Può un algoritmo comprendere la bellezza? Il tentativo di Ali Jahanian

Un’analisi computazionale dell’estetica nel design: il tentativo di tradurre armonia e colore in modelli matematici. Continua a leggere Può un algoritmo comprendere la bellezza? Il tentativo di Ali Jahanian

Esiste un punto in cui la matematica incontra l’intuizione estetica, un confine sottile dove i numeri tentano di catturare ciò che il designer percepisce in un istante: l’armonia di una composizione, la tensione cromatica giusta, l’equilibrio che trasforma un layout in qualcosa che funziona. Ali Jahanian, con Quantifying Aesthetics of Visual Design Applied to Automatic Design pubblicato da Springer nel 2016, si avventura proprio in questo territorio, proponendo modelli computazionali capaci di valutare (e generare) materiali grafici secondo criteri estetici misurabili.

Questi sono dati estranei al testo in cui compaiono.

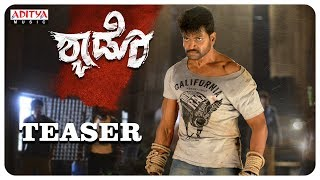 Shadow Kannada Movie Teaser || Vinnod Prabhakar || Ravi Gowda || Achu - ADITYAMUSIC
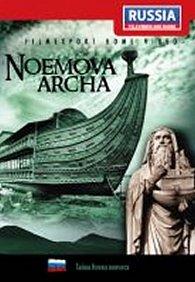 Noemova archa - DVD digipack
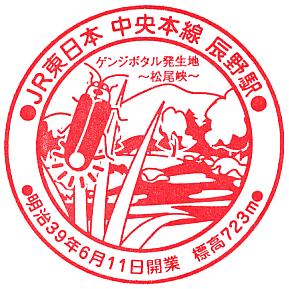 単独表示 tatsuno-na2.png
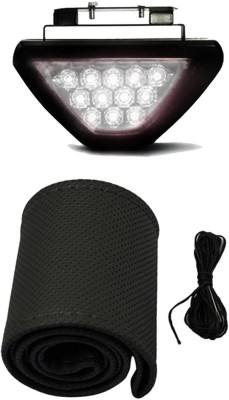 Allure Auto 1 Car Steering Cover, White 12 LED Brake Light with Flasher For Mahindra Thar Combo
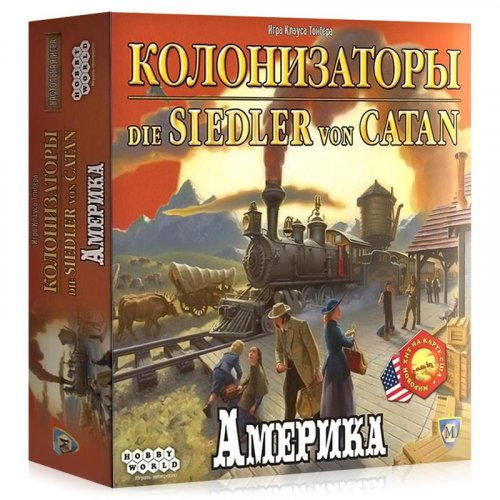 Настольная игра - Колонизаторы. Америка (Settlers of America: Trails to Rails)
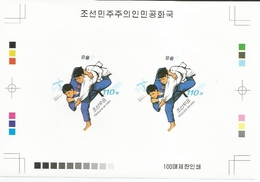Korea DPR (North) 2014 Judo 110/110w PROOF [PRINT:100] [épreuve Prueba Druckprobe]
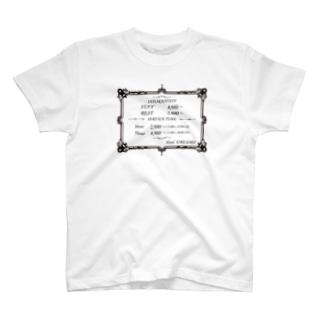 ラブホテル 料金表B T-shirts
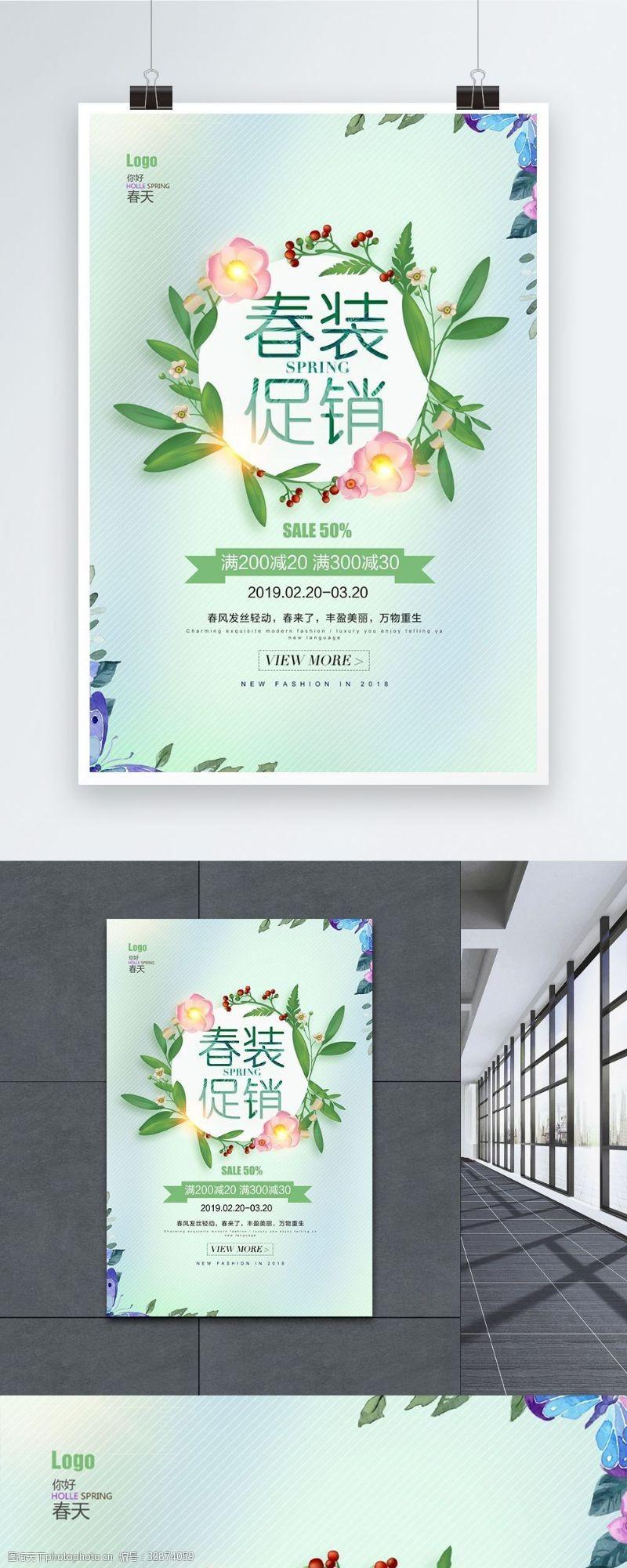 小清新春季促销海报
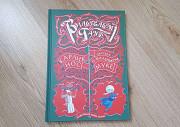Книга Карлик Нос и Рассказ о маленьком Муке Владивосток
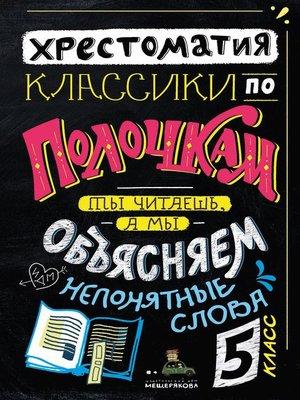 cover image of Классики по полочкам. Хрестоматия, 5 класс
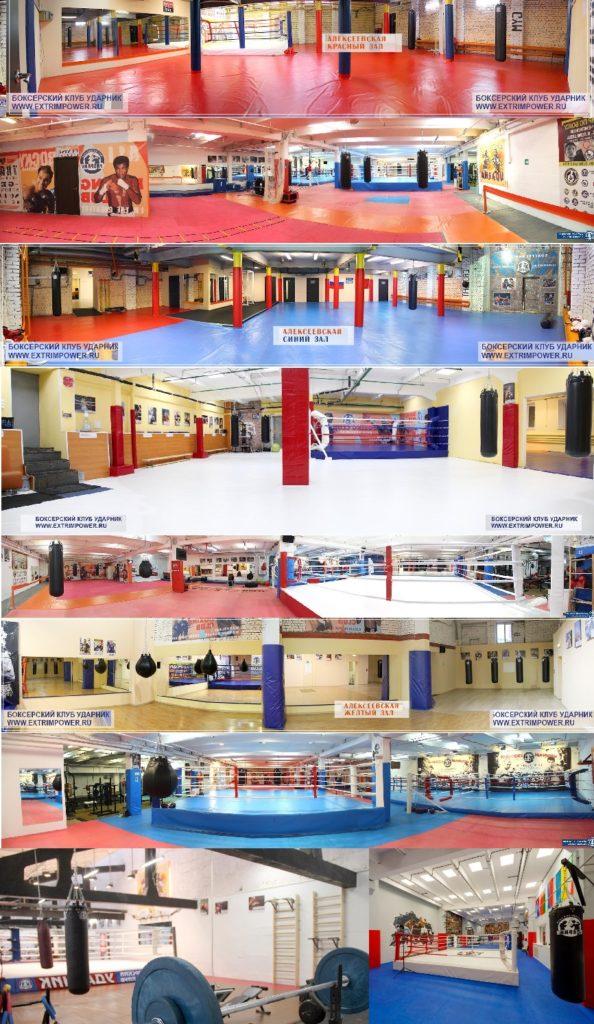 Аренда помещения для корпоратива - зал единоборств - оригинальная идея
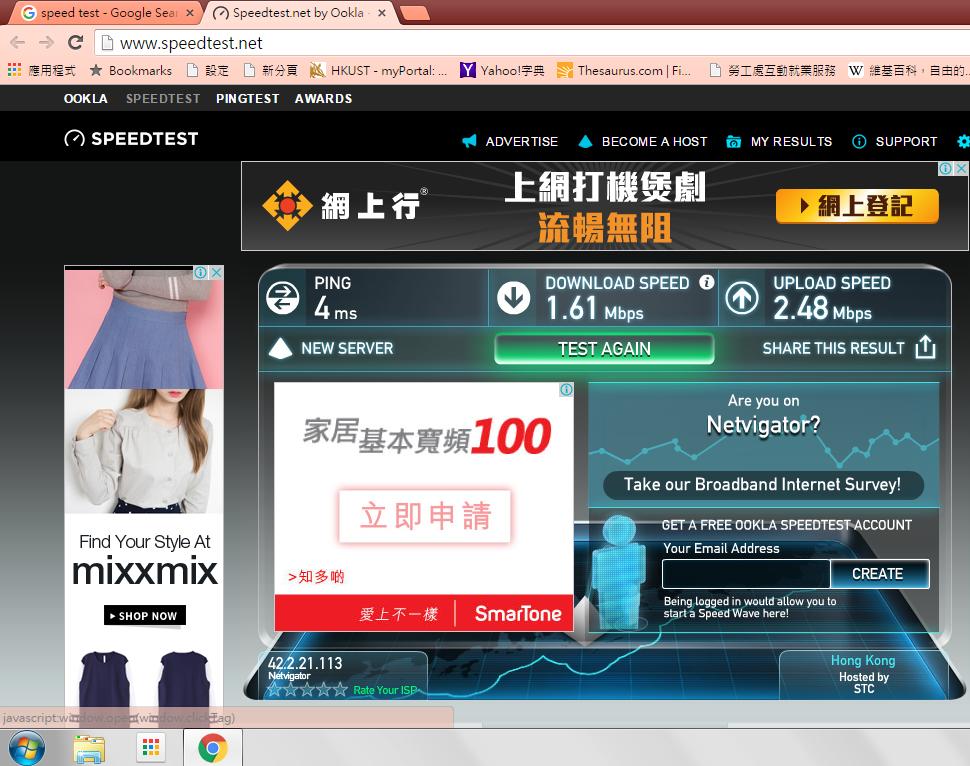ue300 wifi - 複製.png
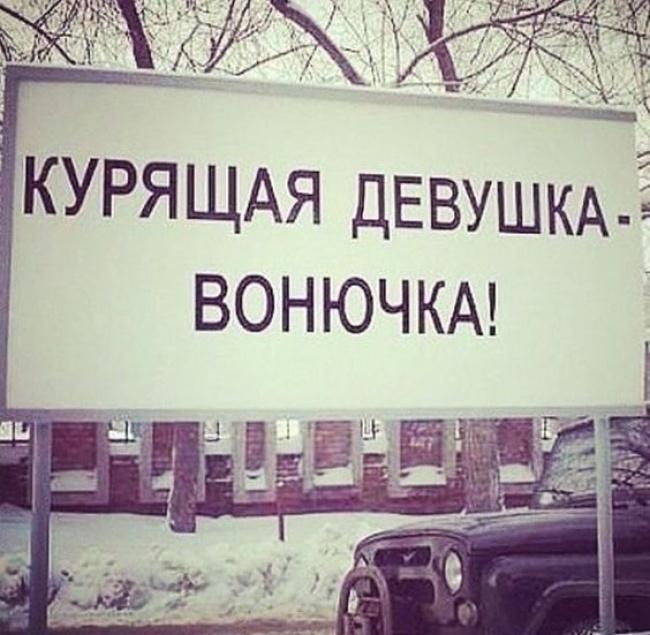 surovaja-russkaja-reklama-3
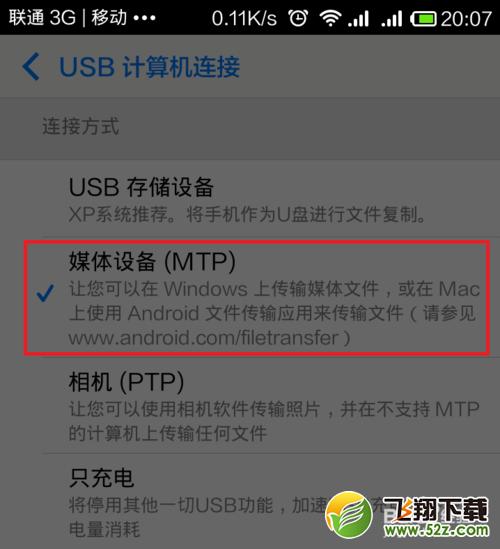 小米手机刷机工具MiFlash怎么用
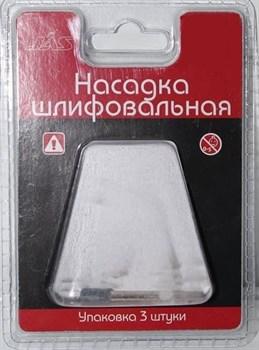 Насадка шлифовальная, карбид кремния, цилиндр,  5 х 10 мм, 3 шт./уп., блистер
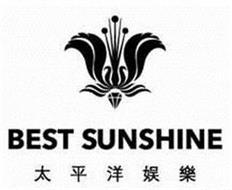 BEST SUNSHINE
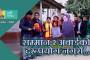 Bhadragol- 02 February 2019 | Nepali Comedy Serial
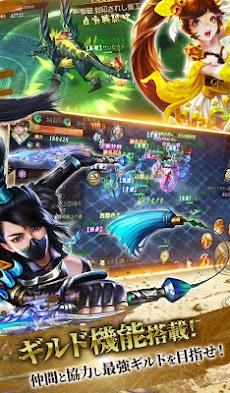 仙界サーガ~太古の地--異世界3DアクションRPGのおすすめ画像4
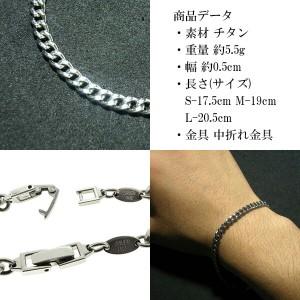 31%OFF! 純チタンキヘイブレスレット S.M.Lサイズ SAVER ONE(セイバーワン) /メンズアクセサリー チタニウム 腕輪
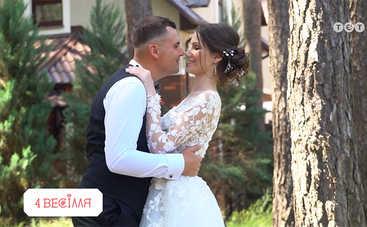 4 весілля: смотреть 8 выпуск онлайн (эфир от 09.10.2019)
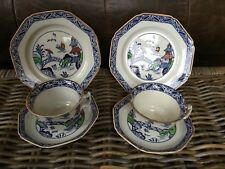 More details for wood and sons dbc westover trios tea cups and saucers and tea plates x 2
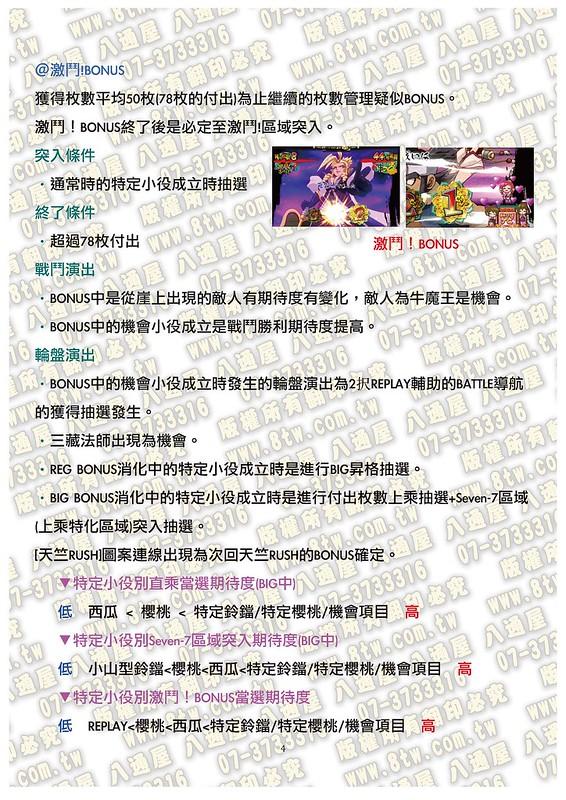 S0185激鬥!西遊記中文版攻略_Page_05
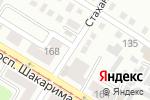Схема проезда до компании Стаханофф в Усть-Каменогорске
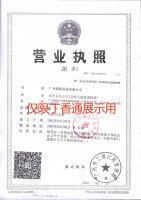 广州威佳营业执照2016年8月30日.jpg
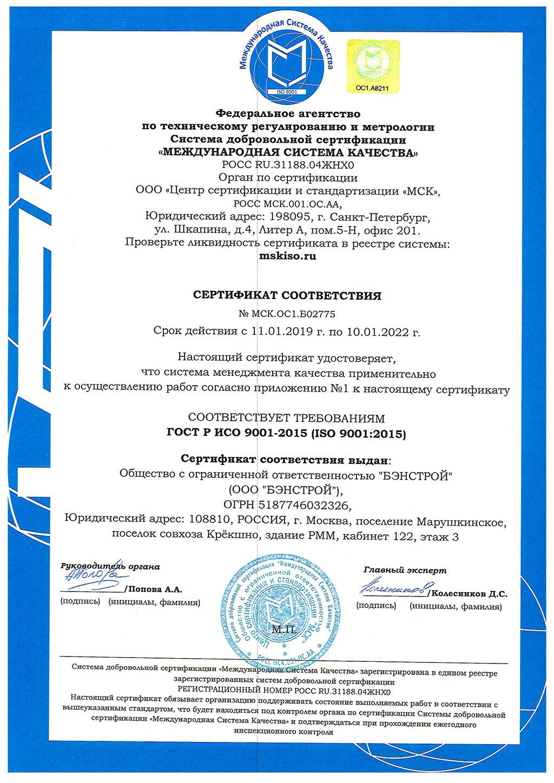 Сертификат соответствия системы менеджмента качества ГОСТ Р ИСО 9001-2015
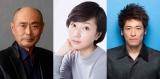 4月2日スタートの東海テレビ・フジテレビドラマ『火の粉』に出演する(左から)伊武雅刀、木南晴夏、佐藤隆太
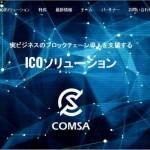 COMSA(コムサ)とは何か?仕組みを分かりやすく解説しました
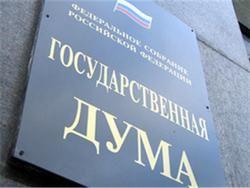 В Госдуму внесен законопроект об ужесточении правил лотерей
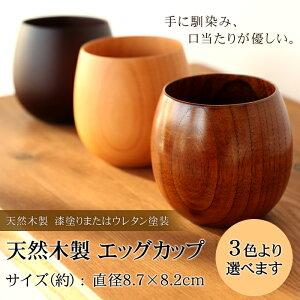 天然木製エッグカップ木目漆塗り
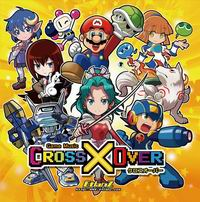Game Music CROSS�~OVER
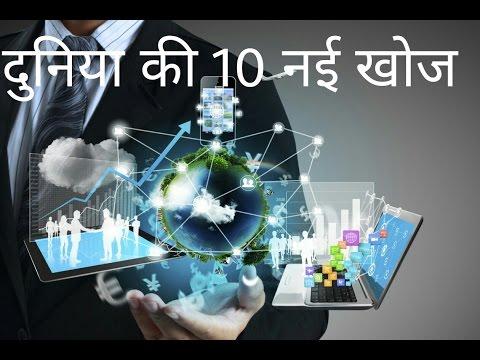 Top ten technologies come in 2017 - 2018 in hindi
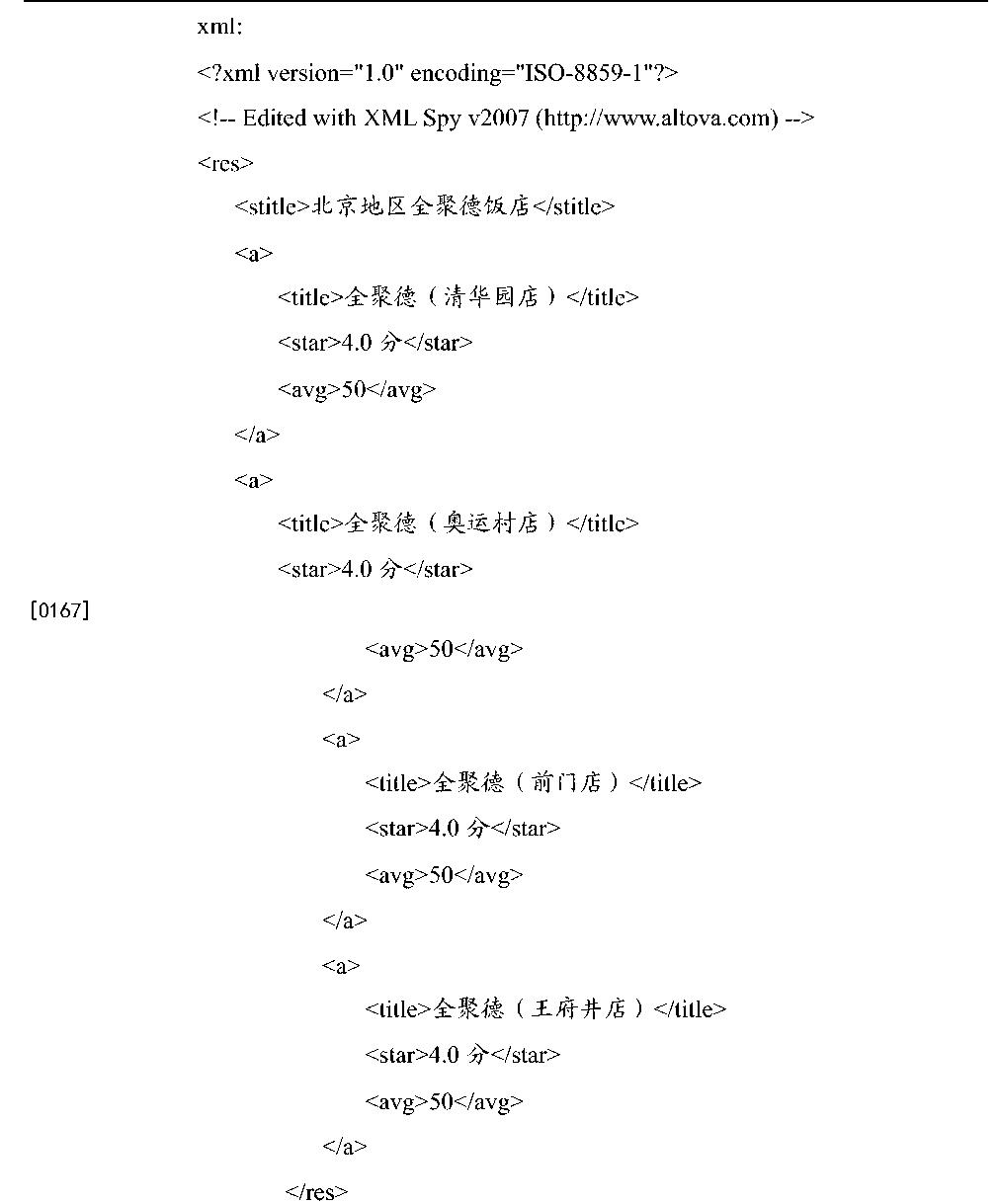 Figure CN104765791AD00151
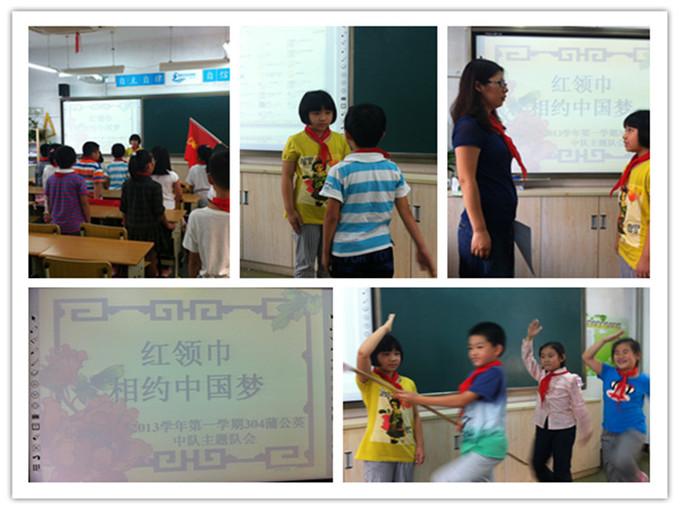 中队活动:红领巾,相约中国梦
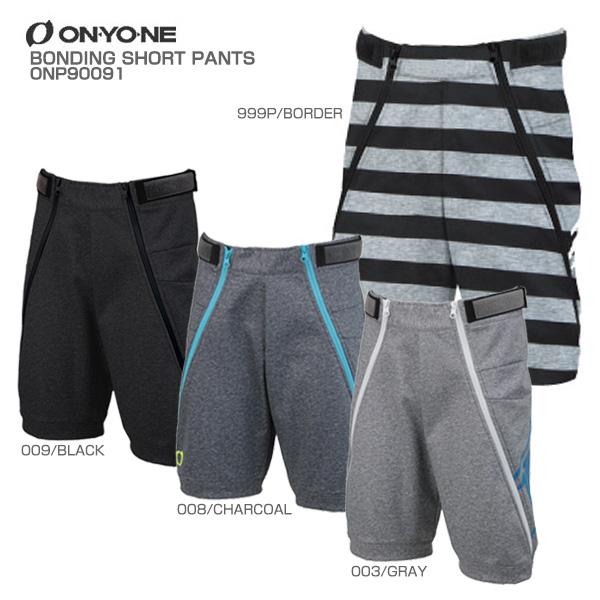 ON・YO・NE〔オンヨネ ハーフパンツ〕<2018>BONDING SHORT PANTS ONP90091〔SA〕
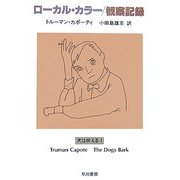 ローカル・カラー/観察記録―犬は吠える〈1〉(ハヤカワepi文庫) [文庫]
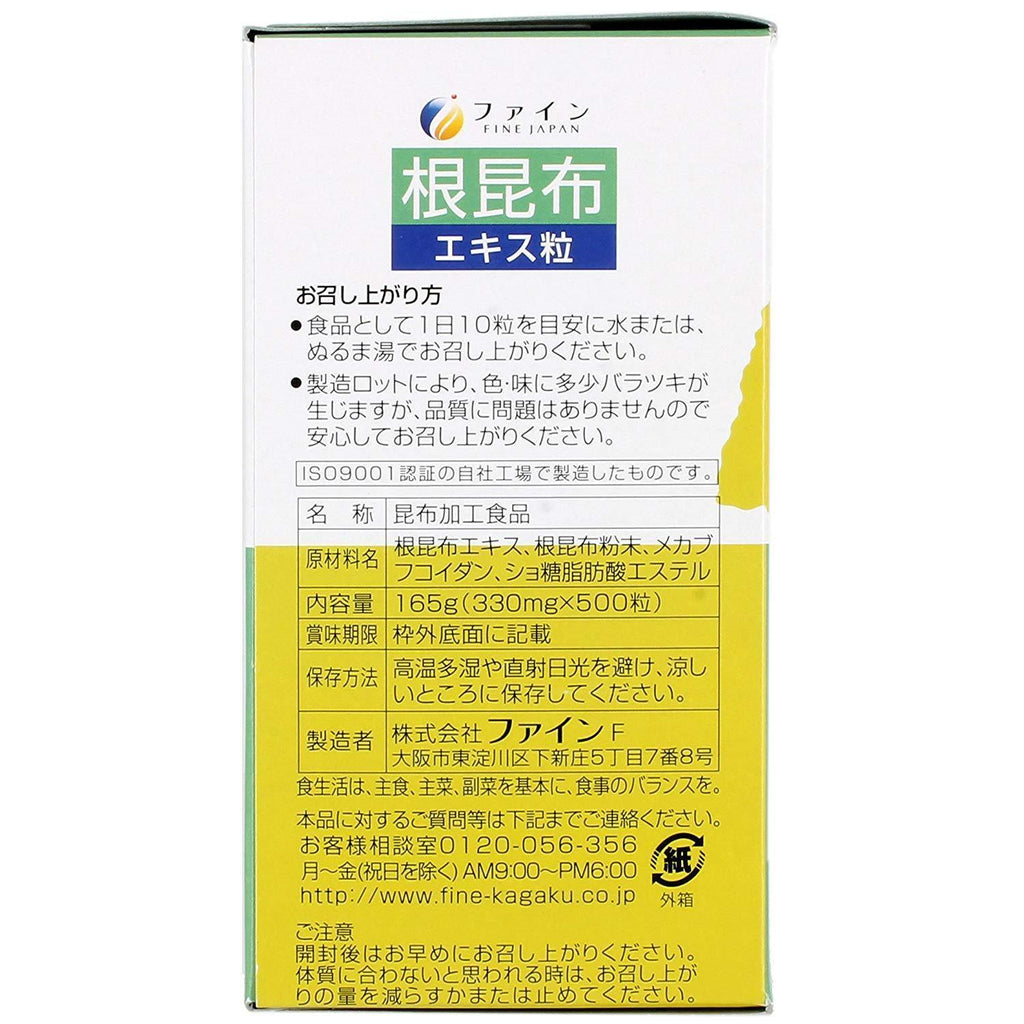 Fine Japan Root Kelp Tablet (50 days) ファイン 根昆布エキス粒 50日分(1日10粒/500粒入) Life Tokyo Direct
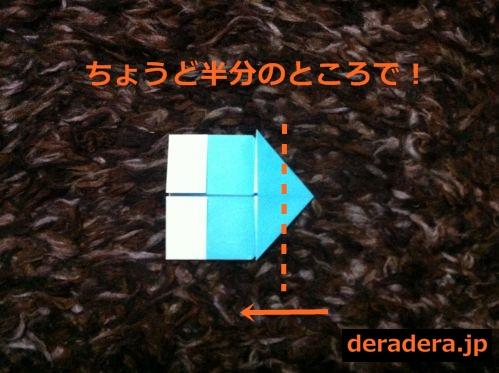折り紙 鯉のぼり 折り方10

Il linguaggio dei colori secondo le macchine

Una delle proposte più interessanti della tesi riguarda il collegamento tra concetti linguistici e cromie attraverso il Latent Dirichlet Allocation Dual Topic Model: un approccio che permette di associare parole a colori non per convenzione arbitraria, ma attraverso l’analisi statistica di vasti corpus visivi e testuali. Il risultato è un sistema che impara, per così dire, a tradurre «eleganza» o «energia» in palette cromatiche coerenti; una sorta di dizionario semantico del colore costruito dall’interno dei dati, senza l’intervento di regole esplicite imposte dall’esterno.

Per chi lavora nella comunicazione visiva, l’implicazione è duplice. Da un lato si apre la possibilità di strumenti automatizzati capaci di proporre soluzioni cromatiche pertinenti al brief; dall’altro emerge la questione (mai risolta) di quanto il gusto sia culturalmente situato, e dunque di quanto questi modelli possano generalizzare oltre i dataset su cui sono stati addestrati.

estetica computazionale design - Quantifying Aesthetics of Visual Design Applied to Automatic Design

Misurare l’armonia, generare il layout

Jahanian non si ferma al colore. La sua ricerca abbraccia l’intero spettro della composizione grafica, cercando metriche per la valutazione estetica dei layout e proponendo algoritmi per la loro generazione automatica. Il presupposto teorico (discusso ampiamente nei capitoli iniziali) è che esista una relazione quantificabile tra proprietà formali e percezione di qualità visiva: proporzioni, densità, distribuzione degli elementi nello spazio.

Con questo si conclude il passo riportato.